Congress set up a committee to read Prof Saifuddin Soz’s book as its release triggered a sort of crisis on TV over Patel’s Kashmir remarks. Insisting that book takes a long course to get Kashmir a historically distinct identity, Shabir Ahmad Mir sees the well-informed politician reveals little than what he seemingly knows

The problem with history– particularly the written kind – is that one can never be sure about it. Not only because history is one of the spoils that a Victor claims but also, more often than not, a historian has to wield the irrationality, abstrusity

as well as the randomness of his time and milieu into a cogent and comprehensible narrative that can be passed on as history to the posterity. Thus more than writing/recording history a historian ends up creating History (in a completely literal sense of the word). The whole process is akin to forcing water into a container and then passes of the shape of the container as the shape of water. Nevertheless, a historian must keep on doing his duty only if to have his work argued/ debated/ questioned/revisited later.

Off late Kashmir is also witnessing a re-engagement with its history. What was once considered as holy canon is now being examined for its veracity and verifiability? Against this backdrop comes Prof Saifuddin Soz’s Kashmir: Glimpses of History and The Story of the Struggle. Although the book is spread over 33 chapters it can be broadly divided into two parts. The first part comprises first 27 chapters of the book and the second part comprising of the remaining six chapters. This division is based on the degree and nature of involvement of author with his subject matter. The first part deals with the recapitulation of Kashmir’s history from various sources that have been passed on from generation to generation. These sources include testimonials /books /travelogues /papers as written from time to time by such varied persons like Herodotus, Ptolemy, Fa Hien, Hiuen Tsiang, al Beruni, Kalhana, Bernier, Jacquemont, Hugel, Stein, Temple, Thorpe, Bates, Wakefield, Walter Lawrence, Neveetc wherein Soz is a mere passive narrator. Professor Soz does not engage with these sources of his as Khalid Bashir does in his Kashmir: Exposing the Myth Behind the Narrative. That is to say unlike Khalid Bashir, Soz does not offer a critical reading of the texts and authors that he uses to construct the history of Kashmir, he merely summarizes these narratives with an occasional personal insight or remark.

But then Soz’s book is not about challenging the dominant narrative of our history nor is it a re-engagement with our history. His book is about building a case for Kashmir Problem and its subsequent resolution by placing the whole problem in a proper context. And he uses these 27 chapters to his purpose in an admirably subtle way. By using such a variegated compendium of histories /narratives he builds up the distinct and separate historical identity of Kashmir and places Kashmir firmly as a separate historical-political entity in the sub-continent.

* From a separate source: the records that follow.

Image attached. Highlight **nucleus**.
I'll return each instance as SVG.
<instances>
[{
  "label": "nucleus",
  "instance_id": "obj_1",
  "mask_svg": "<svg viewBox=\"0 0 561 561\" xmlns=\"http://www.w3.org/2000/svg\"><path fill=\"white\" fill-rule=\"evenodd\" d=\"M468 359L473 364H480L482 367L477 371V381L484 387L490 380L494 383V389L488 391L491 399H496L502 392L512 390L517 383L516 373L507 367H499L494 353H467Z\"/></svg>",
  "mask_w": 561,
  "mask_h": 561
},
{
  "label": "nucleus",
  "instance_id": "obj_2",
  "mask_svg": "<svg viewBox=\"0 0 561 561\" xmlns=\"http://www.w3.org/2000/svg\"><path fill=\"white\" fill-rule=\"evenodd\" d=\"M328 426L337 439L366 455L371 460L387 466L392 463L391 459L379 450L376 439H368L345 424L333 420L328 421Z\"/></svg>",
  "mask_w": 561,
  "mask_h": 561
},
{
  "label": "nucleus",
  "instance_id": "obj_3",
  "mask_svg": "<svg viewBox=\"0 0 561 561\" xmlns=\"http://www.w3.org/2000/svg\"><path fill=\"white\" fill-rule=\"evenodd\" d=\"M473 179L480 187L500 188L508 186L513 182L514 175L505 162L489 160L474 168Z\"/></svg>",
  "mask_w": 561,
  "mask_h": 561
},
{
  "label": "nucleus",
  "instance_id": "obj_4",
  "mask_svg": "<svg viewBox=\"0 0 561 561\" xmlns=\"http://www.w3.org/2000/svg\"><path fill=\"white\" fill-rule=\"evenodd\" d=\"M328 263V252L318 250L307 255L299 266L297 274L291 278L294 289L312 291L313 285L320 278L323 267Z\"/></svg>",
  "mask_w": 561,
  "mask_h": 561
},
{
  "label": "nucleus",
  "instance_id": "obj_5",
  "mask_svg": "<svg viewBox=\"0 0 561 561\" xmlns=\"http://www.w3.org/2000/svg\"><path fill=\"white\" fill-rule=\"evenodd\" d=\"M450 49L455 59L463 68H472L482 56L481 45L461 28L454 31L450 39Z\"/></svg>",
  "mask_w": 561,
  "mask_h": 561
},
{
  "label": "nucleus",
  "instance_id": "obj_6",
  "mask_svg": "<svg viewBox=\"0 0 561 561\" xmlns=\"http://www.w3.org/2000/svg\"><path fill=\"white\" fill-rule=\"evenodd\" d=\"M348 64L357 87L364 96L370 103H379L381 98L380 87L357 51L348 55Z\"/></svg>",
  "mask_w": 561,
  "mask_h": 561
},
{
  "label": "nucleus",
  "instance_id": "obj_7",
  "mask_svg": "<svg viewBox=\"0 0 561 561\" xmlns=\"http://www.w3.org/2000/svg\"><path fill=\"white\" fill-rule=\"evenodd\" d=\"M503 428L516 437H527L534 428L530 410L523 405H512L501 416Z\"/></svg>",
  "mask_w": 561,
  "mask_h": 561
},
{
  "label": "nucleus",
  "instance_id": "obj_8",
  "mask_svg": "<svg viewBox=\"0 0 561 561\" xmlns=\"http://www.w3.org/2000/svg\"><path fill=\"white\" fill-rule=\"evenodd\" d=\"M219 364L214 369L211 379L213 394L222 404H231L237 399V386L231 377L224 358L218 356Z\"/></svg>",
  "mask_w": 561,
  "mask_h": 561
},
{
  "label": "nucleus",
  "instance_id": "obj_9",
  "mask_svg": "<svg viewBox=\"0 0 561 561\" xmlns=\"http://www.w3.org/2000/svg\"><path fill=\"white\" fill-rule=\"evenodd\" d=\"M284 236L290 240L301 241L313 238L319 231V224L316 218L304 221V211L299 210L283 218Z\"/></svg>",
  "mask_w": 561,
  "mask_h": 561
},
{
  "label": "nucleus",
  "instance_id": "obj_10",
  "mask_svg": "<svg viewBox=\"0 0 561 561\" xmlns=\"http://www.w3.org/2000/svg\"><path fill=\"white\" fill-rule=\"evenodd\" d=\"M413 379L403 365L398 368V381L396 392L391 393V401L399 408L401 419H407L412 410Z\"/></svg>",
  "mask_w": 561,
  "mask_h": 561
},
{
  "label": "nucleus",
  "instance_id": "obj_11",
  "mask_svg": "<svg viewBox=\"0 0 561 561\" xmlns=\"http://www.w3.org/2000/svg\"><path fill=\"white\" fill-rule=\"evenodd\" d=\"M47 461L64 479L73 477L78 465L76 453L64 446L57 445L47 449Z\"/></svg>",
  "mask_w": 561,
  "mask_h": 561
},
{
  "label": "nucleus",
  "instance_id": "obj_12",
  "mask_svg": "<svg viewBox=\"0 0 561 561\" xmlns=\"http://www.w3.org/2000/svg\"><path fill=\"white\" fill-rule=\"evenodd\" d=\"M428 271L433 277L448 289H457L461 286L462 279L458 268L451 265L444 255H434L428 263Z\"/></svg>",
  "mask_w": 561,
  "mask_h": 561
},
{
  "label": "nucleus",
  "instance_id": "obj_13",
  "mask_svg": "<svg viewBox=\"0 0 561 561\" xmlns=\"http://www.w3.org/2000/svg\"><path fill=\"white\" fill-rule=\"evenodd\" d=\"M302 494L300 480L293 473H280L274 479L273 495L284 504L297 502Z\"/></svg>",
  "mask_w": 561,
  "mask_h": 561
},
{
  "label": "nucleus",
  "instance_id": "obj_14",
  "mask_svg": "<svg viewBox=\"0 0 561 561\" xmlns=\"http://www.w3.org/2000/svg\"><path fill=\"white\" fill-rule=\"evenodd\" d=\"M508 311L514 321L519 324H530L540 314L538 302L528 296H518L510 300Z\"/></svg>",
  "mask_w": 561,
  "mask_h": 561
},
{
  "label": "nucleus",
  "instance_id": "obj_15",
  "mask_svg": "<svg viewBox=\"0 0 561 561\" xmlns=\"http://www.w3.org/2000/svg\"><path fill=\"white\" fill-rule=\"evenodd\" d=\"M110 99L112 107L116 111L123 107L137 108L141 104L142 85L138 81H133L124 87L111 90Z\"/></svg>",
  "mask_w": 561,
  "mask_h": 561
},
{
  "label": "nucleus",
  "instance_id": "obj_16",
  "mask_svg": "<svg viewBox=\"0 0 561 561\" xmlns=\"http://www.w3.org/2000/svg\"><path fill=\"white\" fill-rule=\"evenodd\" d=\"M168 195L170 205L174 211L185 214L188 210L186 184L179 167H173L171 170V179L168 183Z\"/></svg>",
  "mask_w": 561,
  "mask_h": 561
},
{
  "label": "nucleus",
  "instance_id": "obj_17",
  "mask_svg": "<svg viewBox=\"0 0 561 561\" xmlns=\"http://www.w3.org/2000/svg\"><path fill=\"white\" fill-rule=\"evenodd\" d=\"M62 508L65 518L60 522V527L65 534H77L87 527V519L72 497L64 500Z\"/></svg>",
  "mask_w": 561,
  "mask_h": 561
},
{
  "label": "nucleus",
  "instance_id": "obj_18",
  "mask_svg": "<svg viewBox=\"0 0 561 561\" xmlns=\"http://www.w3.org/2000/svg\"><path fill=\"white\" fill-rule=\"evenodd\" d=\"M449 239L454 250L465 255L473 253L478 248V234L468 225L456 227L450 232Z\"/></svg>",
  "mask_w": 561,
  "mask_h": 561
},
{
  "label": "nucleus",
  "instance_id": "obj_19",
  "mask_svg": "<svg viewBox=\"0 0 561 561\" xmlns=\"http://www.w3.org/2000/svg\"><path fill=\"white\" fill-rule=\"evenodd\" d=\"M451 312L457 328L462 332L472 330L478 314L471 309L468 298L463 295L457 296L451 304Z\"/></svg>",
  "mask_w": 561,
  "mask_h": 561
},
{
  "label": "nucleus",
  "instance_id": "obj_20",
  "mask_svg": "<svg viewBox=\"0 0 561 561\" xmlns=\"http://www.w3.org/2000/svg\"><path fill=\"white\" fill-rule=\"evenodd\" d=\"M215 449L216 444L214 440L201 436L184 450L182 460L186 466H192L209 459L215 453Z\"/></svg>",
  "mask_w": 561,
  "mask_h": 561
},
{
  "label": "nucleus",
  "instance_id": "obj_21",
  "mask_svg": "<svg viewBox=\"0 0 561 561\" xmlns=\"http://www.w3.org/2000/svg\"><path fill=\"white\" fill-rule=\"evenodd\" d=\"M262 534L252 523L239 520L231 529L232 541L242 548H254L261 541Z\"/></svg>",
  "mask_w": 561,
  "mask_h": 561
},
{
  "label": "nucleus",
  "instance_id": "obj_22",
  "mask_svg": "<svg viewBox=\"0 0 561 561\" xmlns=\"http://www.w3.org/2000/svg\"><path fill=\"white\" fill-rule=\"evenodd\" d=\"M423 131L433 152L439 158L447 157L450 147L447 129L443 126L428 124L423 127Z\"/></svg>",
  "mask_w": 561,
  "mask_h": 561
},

One may or may not agree with, say, the factual veracity of Ptolemy’s Kasperia as Kashmir or Kalhana’s objectivity and rationality in his description of royal reigns or Marco Polo’s curious comments about Kashmir or Hugel’s / Temple’s assessment of the Kashmiri national character and /or Thorpe’s / Lawrence’s rebuttal of such an assessment; such an agreement or disagreement is not the point here. The point is such records invest a separate and distinct historical-political identity to a geographical location called Kashmir which in itself is a sharp rebuttal to the various votaries of ‘jugular vein’ and ‘integral part’ braggadocio.

The second part of the book comprising of the last six chapters deals with the history of Kashmir from the struggle against Dogra aristocracy up to the recent efforts at resolving the Kashmir dispute by India and Pakistan. This portion is where the Professor involves himself on a more personal level as this is where he has access directly to the source of history either by being a witness himself or having first-hand information from the principal characters that shaped up this recent history of Kashmir.

Unfortunately, this is also the portion where Professor lets his readers down. After all, he is a man whose single vote brought down a government and a man who has for decades walked up and down the corridors of power; it is expected that such a man would be privy to such information that can add a new perspective to the history of recent past.

But Soz reveals nothing of the sorts, at least nothing that is not already known publicly or privately. Even the roadmap that he provides for a possible way out of the Kashmir imbroglio is but the famous Musharaf’s four-point formula (aka Musharraf-Vajyapee-Manmohan Formula) contextualized in a Kashmiri perspective. Although it must be said that Soz’s involvement with his text is more active in these chapters as compared to the previous 27 chapters. The only exception to such a reading is Soz’s treatment of Sheikh Mohamed Abdullah vis a vis Kashmir’s accession to India. If one lets the Professor convince him/her, one might see Sheikh Abdullah in a different light. Not necessarily in a more positive or more negative light but a different light.

To me, Professor’s book is one more lucid addition to the growing list of Kashmir’s re-engagement with its history. Let us hope, he writes his autobiography now.